Organic fertilisation inevitably leads to heterogeneous distribution of organic matter and nutrients in soil, i.e. due to uneven surface spreading or inhomogeneous incorporation. The resulting localised hotspots of nutrient application will induce various biotic and abiotic nutrient turnover processes and fixation in the residue sphere, giving rise to distinct differences in nutrient availability, soil oxygen content and greenhouse gas (GHG) production. In this study we investigated the spatiotemporal dynamics of the reaction of manure solids and manure solids char with soil, focusing on their phosphorus (P) availability, as current emphasis on improving societal P efficiency through recycling waste or bio-based fertilisers necessitates a sound understanding of their behaviour. Soil layers amended at a constant P application rate with either pig manure solids or char made from pig manure solids were incubated for three weeks between layers of non-amended, P-depleted soil. Spatial and temporal changes in and around the amendment layers were simultaneously investigated in this study using a sandwich sensor consisting of a planar oxygen optode and multi-element diffusive gradients in thin films (DGT) gels, combined with GHG emission measurements. After three weeks of incubation, the soil containing a layer amended with manure solids had a lower overall O2 content and had emitted significantly more CO2 than the non-amended control or the char-amended soil. The P availability from manure solids was initially higher than that from the char, but decreased over time, whereas from the char-amended layer P availability increased in the same period. In both treatments, increases in P availability were confined to the amended soil layer and did not greatly affect P availability in the directly adjacent soil layers during the three-week incubation. These results highlight the importance of placing organic P fertilisers close to where the plant roots will grow in order to facilitate optimal fertiliser use efficiency.

Localized flux maxima of arsenic, lead, and iron around root apices in flooded lowland rice.

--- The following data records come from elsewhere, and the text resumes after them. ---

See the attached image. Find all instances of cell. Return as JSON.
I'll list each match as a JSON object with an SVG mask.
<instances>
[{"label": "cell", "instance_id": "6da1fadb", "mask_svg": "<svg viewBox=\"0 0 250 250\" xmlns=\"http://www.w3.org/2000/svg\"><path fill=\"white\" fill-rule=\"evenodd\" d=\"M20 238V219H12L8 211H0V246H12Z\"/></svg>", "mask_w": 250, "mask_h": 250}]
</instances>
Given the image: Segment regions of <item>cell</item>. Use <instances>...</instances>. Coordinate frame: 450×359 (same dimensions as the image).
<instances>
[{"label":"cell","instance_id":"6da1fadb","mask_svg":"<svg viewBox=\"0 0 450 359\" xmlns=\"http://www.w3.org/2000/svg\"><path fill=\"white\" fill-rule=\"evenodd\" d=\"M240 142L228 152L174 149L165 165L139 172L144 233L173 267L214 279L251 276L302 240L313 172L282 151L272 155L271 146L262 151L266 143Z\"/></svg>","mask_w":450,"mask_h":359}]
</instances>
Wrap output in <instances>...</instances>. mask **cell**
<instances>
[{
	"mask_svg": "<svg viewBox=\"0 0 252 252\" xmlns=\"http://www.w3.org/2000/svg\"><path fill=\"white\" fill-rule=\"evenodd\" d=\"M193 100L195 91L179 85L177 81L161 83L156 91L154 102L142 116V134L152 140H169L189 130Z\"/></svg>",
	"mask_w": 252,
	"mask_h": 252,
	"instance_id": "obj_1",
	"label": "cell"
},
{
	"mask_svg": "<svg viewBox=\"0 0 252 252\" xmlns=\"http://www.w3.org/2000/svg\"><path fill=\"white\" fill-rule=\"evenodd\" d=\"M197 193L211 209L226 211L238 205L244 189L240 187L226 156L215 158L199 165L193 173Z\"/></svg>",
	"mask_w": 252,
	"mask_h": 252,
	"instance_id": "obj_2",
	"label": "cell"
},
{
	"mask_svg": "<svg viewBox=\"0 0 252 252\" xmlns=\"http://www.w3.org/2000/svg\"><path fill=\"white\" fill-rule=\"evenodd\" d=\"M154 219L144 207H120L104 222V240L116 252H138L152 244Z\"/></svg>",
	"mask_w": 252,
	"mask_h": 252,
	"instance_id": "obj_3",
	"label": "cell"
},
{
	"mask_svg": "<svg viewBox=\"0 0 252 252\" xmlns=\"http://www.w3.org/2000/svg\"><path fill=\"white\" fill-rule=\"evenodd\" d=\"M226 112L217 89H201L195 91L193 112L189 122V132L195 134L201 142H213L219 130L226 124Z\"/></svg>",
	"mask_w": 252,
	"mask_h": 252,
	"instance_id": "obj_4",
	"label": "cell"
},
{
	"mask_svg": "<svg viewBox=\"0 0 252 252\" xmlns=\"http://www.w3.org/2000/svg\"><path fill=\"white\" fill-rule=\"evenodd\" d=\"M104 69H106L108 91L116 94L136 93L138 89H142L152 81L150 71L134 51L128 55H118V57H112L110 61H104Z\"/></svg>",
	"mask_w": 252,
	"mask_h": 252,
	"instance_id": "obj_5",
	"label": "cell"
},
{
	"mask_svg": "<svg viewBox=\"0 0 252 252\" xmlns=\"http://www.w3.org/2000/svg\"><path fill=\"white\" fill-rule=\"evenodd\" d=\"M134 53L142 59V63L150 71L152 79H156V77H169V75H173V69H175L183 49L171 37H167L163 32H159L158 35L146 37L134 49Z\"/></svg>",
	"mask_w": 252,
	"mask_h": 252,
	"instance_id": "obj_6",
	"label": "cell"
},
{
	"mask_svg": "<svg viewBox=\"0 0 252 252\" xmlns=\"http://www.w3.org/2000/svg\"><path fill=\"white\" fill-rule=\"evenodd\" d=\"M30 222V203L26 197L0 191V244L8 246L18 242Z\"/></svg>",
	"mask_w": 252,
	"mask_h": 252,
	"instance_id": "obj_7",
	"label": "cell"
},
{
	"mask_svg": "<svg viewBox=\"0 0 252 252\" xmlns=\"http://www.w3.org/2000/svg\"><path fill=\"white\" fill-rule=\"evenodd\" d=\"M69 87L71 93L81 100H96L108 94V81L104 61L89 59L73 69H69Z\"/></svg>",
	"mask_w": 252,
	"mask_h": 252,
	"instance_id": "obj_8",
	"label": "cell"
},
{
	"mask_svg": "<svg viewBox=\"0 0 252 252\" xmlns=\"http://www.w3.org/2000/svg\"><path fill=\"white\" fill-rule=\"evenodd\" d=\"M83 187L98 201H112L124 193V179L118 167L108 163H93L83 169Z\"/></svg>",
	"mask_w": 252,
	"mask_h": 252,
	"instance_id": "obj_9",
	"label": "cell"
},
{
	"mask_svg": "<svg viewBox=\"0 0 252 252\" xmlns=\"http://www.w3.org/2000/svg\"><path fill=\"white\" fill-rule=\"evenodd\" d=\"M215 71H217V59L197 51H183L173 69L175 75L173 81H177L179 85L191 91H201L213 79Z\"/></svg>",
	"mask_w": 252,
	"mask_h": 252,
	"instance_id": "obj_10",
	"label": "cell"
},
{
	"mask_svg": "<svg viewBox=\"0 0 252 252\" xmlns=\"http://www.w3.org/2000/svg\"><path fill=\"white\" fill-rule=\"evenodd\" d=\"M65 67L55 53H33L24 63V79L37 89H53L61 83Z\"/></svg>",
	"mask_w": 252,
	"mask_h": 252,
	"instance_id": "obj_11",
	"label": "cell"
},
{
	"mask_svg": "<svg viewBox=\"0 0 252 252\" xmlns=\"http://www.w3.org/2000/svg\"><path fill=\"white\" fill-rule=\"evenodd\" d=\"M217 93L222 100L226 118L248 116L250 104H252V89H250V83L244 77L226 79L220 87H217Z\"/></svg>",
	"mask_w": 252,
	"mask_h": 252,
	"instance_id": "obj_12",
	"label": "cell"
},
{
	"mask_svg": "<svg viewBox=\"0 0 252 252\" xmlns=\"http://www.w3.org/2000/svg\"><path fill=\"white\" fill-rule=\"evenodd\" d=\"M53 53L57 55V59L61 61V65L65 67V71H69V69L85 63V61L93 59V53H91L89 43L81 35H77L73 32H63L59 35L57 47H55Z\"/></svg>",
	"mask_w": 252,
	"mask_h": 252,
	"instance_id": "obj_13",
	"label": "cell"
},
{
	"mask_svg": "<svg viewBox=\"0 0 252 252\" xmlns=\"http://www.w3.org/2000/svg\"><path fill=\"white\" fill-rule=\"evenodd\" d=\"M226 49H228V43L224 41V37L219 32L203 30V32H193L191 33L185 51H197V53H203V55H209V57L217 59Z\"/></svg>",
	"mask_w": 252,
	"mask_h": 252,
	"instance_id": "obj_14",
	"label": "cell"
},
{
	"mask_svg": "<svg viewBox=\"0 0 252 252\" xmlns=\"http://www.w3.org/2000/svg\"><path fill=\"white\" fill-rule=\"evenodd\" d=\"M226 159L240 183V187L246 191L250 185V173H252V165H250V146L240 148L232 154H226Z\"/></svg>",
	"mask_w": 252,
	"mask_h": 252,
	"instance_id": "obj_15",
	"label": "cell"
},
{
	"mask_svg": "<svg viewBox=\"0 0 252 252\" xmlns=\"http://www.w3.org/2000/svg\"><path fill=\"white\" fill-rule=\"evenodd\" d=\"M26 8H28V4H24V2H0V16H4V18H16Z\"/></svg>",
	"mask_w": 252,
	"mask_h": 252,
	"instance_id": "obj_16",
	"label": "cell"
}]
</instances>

In wetland-adapted plants, such as rice, it is typically root apexes, sites of rapid entry for water/nutrients, where radial oxygen losses (ROLs) are highest. Nutrient/toxic metal uptake therefore largely occurs through oxidized zones and pH microgradients. However, the processes controlling the acquisition of trace elements in rice have been difficult to explore experimentally because of a lack of techniques for simultaneously measuring labile trace elements and O2/pH. Here, we use new diffusive gradients in thin films (DGT)/planar optode sandwich sensors deployed in situ on rice roots to demonstrate a new geochemical niche of greatly enhanced As, Pb, and Fe(II) mobilization into solution immediately adjacent to the root tips characterized by O2 enrichment and low pH. Fe(II) mobilization was congruent to that of the peripheral edge of the aerobic root zone, demonstrating that the Fe(II) mobilization maximum only developed in a narrow O2 range as the oxidation front penetrates the reducing soil. The Fe flux to the DGT resin at the root apexes was 3-fold higher than the anaerobic bulk soil and 27 times greater than the aerobic rooting zone. These results provide new evidence for the importance of coupled diffusion and oxidation of Fe in modulating trace metal solubilization, dispersion, and plant uptake.